**EXTRACTED INFORMATION**
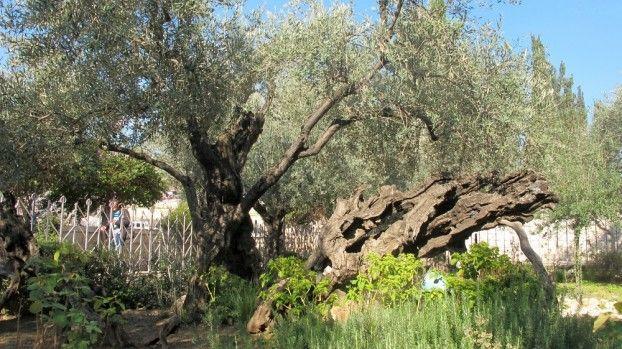Die Olivenbaume Im Garten Gethsemane In Jerusalem C Dpa Baum Bilder Baum Des Lebens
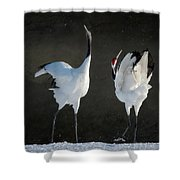 Mating Dance Shower Curtain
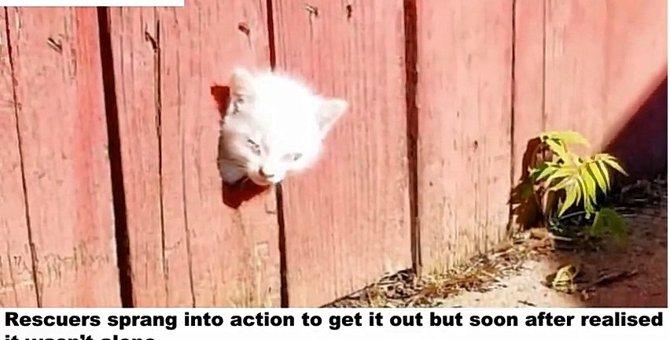 フェンスに頭を挟まれていた子猫は、身を挺して兄弟を救っていた...?!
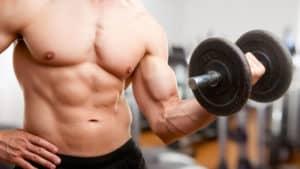 tribulus pour la musculation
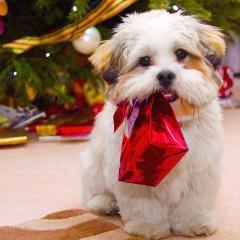 Forte augmentation des intoxications chez les chiens durant les fêtes, montre une étude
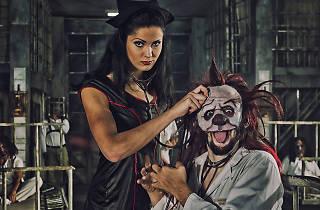 El circo de los horrores. Manicomio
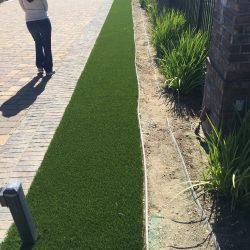 Landscaping Artificial Grass Near Pathway - Five Star Turf Commercial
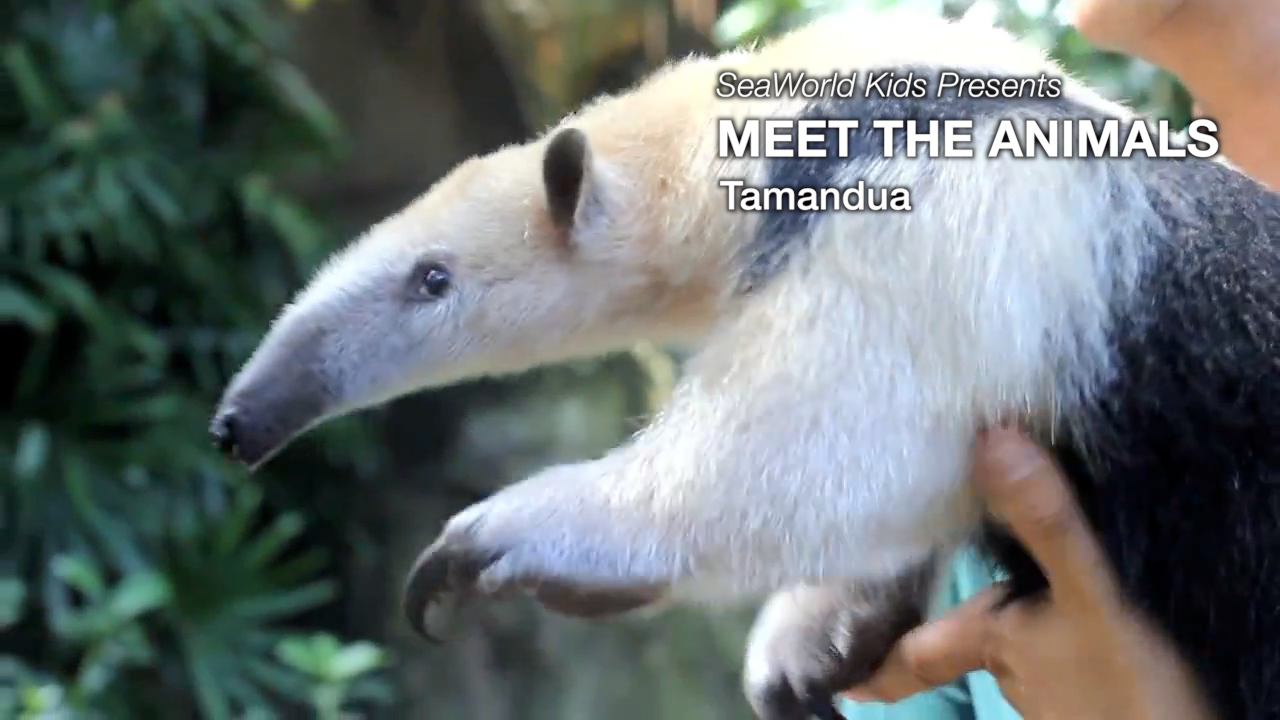 SeaWorld Kids—Meet the Animals—Tamandua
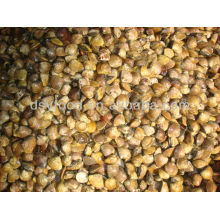 Frozen Cooked Asiatic Hard Clam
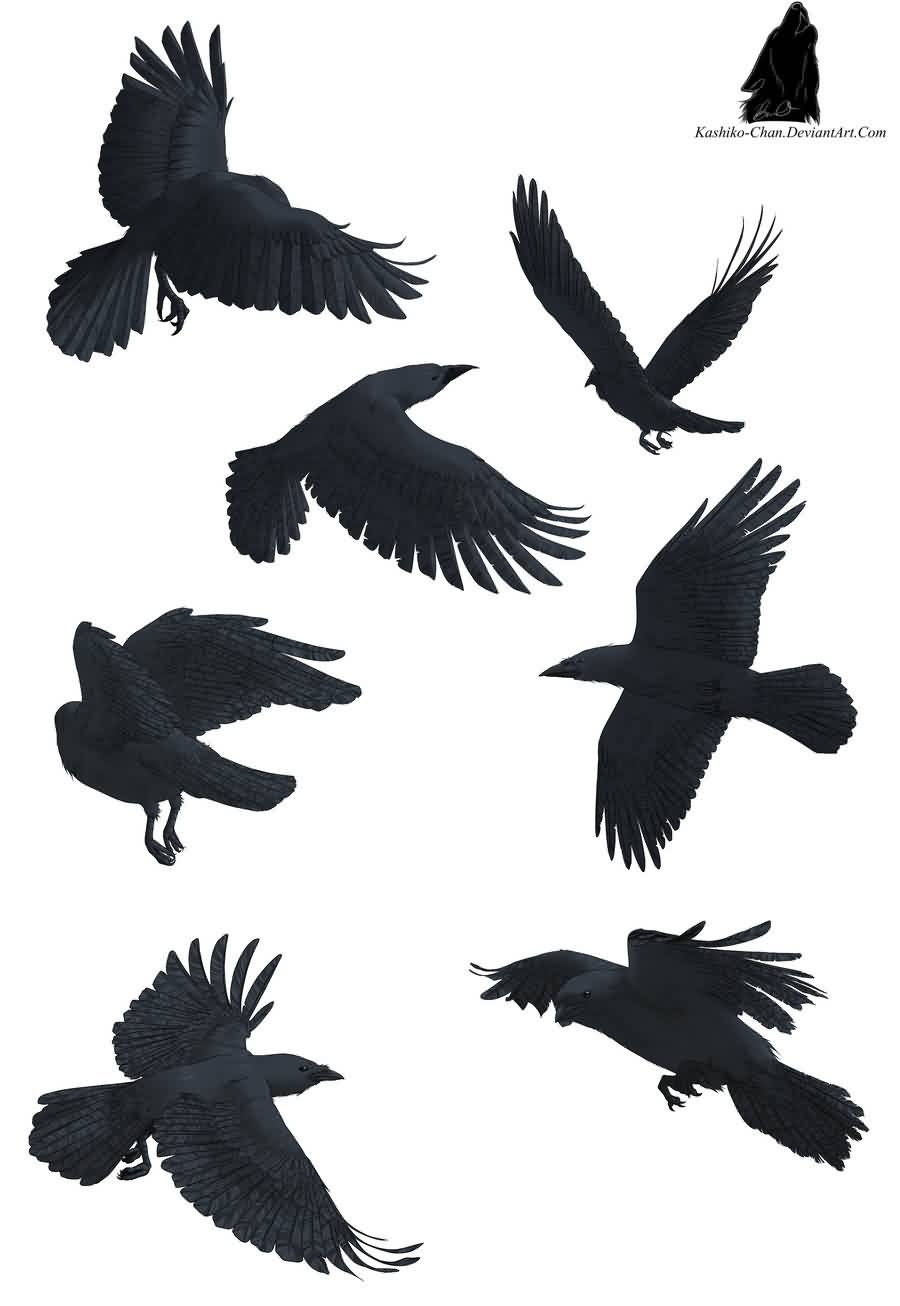 Crows Flying Tattoos Set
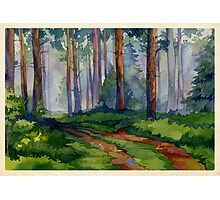 Evergreen forest Photographic Print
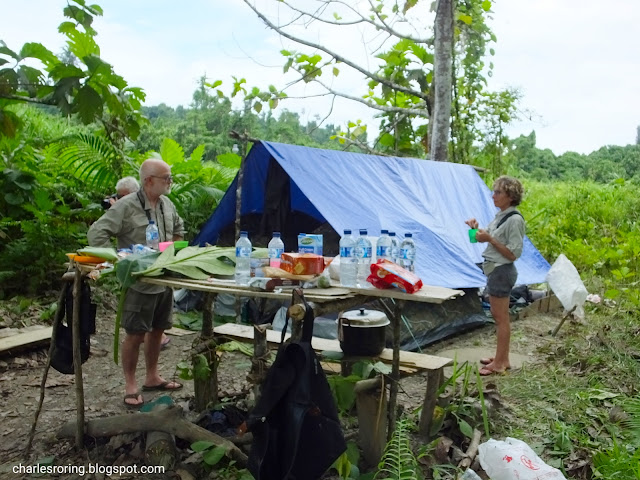 French tourists on a birding and camping tour in Manokwari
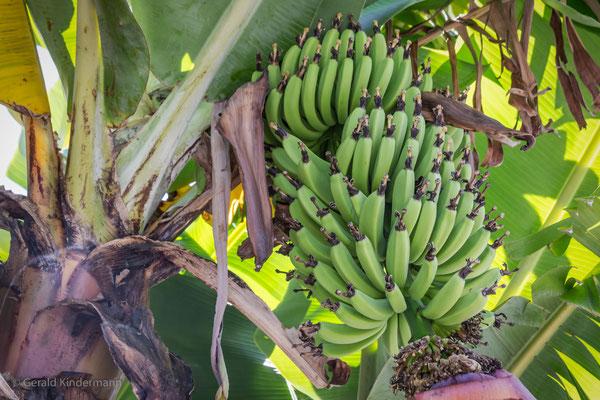 ...auch Bananen wachsen auf den Azoren!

**WHAT IS EXPECTED**
Here the job is to retype exactly the lines that start at the one containing "French tourists on" and run through the end of the records above, leaving out pictures.

**WRITTEN ANSWER**
 French tourists on a birding and camping tour in Manokwari
 ...auch Bananen wachsen auf den Azoren!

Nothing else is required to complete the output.